Document Cited Authorities (68) Cited in (116) Related

John C. Meringolo [ARGUED], Meringolo & Associates, 375 Greenwich Street, 7th Floor, New York, NY 10013, Attorney for Appellant

Steven G. Sanders [ARGUED], Mark E. Coyne, Office of United States Attorney, 970 Broad Street, Newark, NJ 07102, Attorneys for Appellee

Before: FISHER, CHAGARES, and JORDAN, Circuit Judges

OPINION

CHAGARES, Circuit Judge.

At issue in this appeal is whether Michael Calabretta's prior state conviction for eluding in the second degree qualifies as a “crime of violence” under the advisory United States Sentencing Guidelines (the “Guidelines,” or “U.S.S.G.”). In light of Johnson v. United States, ––– U.S. ––––, 135 S.Ct. 2551, 192 L.Ed.2d 569 (2015), we hold that the District Court plainly erred in considering the state conviction to be a “crime of violence” under the Guidelines. We will vacate Calabretta's sentence and remand for resentencing.

I.

On March 15, 2013, Calabretta pleaded guilty to a two-count superseding information, charging him with conspiracy to distribute and possess with the intent to distribute marijuana, in violation of 21 U.S.C. §§ 841(a)(1), 841(b)(1)(B) and 846, and with conspiracy to launder the proceeds of drug trafficking activity, in violation of 18 U.S.C. §§ 1956(a)(1)(A)(i) and 1956(h). Calabretta was subject to a five-year mandatory minimum sentence pursuant to the stipulated charges in the plea agreement.
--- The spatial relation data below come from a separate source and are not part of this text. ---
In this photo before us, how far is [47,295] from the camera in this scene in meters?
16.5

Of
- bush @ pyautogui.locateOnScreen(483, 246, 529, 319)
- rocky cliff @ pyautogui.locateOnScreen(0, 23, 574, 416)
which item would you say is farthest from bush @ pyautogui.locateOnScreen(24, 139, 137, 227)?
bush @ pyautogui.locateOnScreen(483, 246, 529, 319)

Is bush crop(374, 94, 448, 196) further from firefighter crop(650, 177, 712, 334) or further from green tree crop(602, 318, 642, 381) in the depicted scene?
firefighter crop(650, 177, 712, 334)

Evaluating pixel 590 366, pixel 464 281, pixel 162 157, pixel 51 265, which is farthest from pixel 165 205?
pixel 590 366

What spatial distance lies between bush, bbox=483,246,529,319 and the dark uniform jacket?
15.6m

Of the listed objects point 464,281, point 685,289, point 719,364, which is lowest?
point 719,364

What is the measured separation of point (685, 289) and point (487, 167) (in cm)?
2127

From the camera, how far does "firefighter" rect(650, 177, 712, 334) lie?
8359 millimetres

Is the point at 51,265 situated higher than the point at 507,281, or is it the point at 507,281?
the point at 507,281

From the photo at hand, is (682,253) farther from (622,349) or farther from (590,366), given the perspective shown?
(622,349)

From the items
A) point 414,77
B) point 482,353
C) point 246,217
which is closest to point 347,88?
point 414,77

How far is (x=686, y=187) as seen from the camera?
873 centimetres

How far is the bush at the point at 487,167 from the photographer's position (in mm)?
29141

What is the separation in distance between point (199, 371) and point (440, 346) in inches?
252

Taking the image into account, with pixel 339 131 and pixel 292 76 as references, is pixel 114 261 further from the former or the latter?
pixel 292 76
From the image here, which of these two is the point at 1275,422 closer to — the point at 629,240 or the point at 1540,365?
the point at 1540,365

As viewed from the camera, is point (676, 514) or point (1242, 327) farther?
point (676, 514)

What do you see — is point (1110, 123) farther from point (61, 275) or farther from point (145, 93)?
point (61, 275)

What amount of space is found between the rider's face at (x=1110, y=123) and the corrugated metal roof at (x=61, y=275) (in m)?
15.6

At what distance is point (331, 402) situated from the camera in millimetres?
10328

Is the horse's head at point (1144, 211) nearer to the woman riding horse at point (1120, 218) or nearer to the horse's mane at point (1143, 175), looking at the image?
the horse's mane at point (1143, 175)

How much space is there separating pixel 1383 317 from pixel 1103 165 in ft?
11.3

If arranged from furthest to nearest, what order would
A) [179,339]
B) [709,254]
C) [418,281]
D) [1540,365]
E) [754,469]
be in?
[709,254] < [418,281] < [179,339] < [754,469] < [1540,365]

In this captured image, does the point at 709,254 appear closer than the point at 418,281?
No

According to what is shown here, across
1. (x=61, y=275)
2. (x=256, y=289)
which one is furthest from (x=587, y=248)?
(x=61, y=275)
In advance of sentencing, the parties and the District Court received a copy of the Presentence Report (the “PSR”), which included Calabretta's Criminal History Category and Total Offense Level. The PSR considered multiple prior state convictions in calculating Calabretta's Criminal History Category, including a 1990 conviction for “Death by Auto” and a 1994 conviction for “Eluding in the Second Degree.” The PSR also considered those two convictions to constitute “crimes of violence” pursuant to U.S.S.G. § 4B1.2, and accordingly designated Calabretta as a “career offender” under the Guidelines.1 Application of the career offender Guideline increased Calabretta's Criminal History Category from III to VI, and increased his Total Offense Level from 29 to 31. With the career offender Guideline, Calabretta's recommended Guidelines sentencing range was 188 to 235 months of imprisonment. Had the career offender Guideline not applied, his recommended Guidelines sentencing range would have been 108 to 135 months.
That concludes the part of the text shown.